Musharraf was the last military leader to have ruled Pakistan from 1999 to 2008, following a bloodless coup. That coup that had brought him to power was unique in some ways. As the Chief of the Army, Musharraf was away on a visit to Beijing when junior field commanders revolted and carried out the change of power. Then they called the General and asked him to cut short his China visit and return home immediately. At that time, Pakistani planes were barred from over flying India. That forced Musharraf to fly from China through Sri Lanka back to Islamabad. When he landed, he was welcomed as the Chief of the country, not just the army.
His story is a reflection of Pakistan itself, a country tormented since its creation in 1947 by unrest, assassinations, leaders going into exile to save their lives, fratricidal battles between rival dynasties, economic crises, natural disasters of massive proportions and games played by Western powers. Perhaps, the most remarkable feature of the country’s tryst with democracy and dictatorship is that no Prime Minister could ever complete a term.
Musharraf was the most charismatic leader of Pakistan who was credited with attracting foreign investment to the country that saw the strongest economic growth in nearly 30 years during his rule. It was he who gave a new lease of life to an independent media and sought to free the country from the shackles of bigoted, religious fanatics and extremists.
However, the irony of history is that his decade-long rule was also marred by a heavy-handed approach to dissent, arrest of rivals who included top political leaders of the country. What is even worse is he imposed a nearly six-week-long state of emergency in which he suspended the constitution and censored the media. In fact, he failed to build on his early popularity to carry out sustainable economic and political reforms. On the contrary, he turned into a military dictator and pursued vested interests after his short flirtation with democracy.

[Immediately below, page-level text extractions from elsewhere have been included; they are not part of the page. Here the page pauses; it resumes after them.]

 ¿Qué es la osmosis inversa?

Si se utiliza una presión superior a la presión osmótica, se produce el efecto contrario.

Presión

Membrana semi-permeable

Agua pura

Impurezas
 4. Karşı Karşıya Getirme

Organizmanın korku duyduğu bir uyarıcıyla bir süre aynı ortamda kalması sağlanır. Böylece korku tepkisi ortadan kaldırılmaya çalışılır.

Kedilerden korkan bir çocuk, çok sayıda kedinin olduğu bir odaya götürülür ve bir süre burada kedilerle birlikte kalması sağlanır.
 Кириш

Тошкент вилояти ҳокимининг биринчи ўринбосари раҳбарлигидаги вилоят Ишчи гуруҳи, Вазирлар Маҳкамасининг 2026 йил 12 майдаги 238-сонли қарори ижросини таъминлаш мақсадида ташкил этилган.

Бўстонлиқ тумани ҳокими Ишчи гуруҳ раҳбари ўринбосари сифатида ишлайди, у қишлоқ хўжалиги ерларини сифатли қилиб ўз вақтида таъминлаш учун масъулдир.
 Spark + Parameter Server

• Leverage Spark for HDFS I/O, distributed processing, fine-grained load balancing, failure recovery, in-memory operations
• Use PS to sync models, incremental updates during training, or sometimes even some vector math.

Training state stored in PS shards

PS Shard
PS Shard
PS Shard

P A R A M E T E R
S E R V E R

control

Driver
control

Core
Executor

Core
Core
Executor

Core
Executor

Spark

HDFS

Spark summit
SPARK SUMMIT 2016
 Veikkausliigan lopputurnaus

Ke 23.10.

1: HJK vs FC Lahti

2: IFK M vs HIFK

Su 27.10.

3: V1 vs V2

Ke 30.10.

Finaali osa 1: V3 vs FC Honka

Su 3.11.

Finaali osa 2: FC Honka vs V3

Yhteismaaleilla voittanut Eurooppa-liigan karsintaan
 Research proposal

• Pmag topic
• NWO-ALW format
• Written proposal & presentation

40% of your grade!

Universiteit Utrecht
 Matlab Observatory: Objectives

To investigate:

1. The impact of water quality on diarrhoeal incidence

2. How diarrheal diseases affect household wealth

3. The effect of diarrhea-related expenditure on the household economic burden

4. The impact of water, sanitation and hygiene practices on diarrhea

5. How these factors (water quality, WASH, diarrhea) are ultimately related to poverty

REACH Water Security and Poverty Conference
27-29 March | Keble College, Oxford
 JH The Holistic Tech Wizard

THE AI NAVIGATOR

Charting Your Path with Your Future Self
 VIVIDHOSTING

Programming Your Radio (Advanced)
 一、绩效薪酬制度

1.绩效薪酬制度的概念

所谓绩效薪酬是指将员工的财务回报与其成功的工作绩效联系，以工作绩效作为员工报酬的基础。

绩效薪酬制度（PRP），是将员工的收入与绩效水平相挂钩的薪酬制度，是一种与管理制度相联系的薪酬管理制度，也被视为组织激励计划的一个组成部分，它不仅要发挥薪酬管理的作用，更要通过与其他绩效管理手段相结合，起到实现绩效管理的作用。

It could be his background of being a graduate from a Christian high school that shaped his liberal outlook and he was keen on Pakistan embracing liberal Islam. This very approach endeared him to the West. Subsequently, he joined what Washington called its “war on terror” and gave ground and air access to US armed forces launching attacks on al-Qaeda militants operating in Afghanistan.
However, this decision reversed Pakistan’s long-standing policy of supporting the Taliban, which at that point controlled Afghanistan. As a result, domestic militant groups bayed for his blood and he survived at least four assassination attempts. No wonder the Tehreek-e-Taliban Pakistan, an umbrella group of Pakistani militant organisations formed after Musharraf’s crackdown on extremists, celebrated his death. In a statement it said, “This was the infamous army chief who sold off the country’s honour and respect.” Pakistan’s lawmakers and lawyers are also divided on the question of whether respect should be paid to the departed leader since he had targeted both the judiciary and politicians. He was accused of aiding and abetting the assassination of former Prime Minister Benazir Bhutto, killed while on campaign for national elections.
The assessment by Fawad Chaudhury, a former aide of Musharraf and currently a senior leader of former Prime Minister Imran Khan’s party, best describes the former ruler of Pakistan: “He is called a military dictator, but there has never been a stronger democratic system than that under him.”
In the ultimate analysis, Musharraf could be said to be a bundle of contradictions that ultimately sealed his fate. He tried to be a democrat, but ended up becoming a dictator. He sought to stamp out religious extremists, as was evident in his operation at the Lal Masjid in Islamabad, but gave shelter to Osama bin Laden when the US, his ally, was frantically trying to hound him out. The policy of running with the hare and hunting with the hounds does not pay in the long run. Musharraf’s life best demonstrates this truth while also showing that dual policy did a lot of good for him. He survived long enough and died a normal death as opposed to the tortuous end he had put some others to.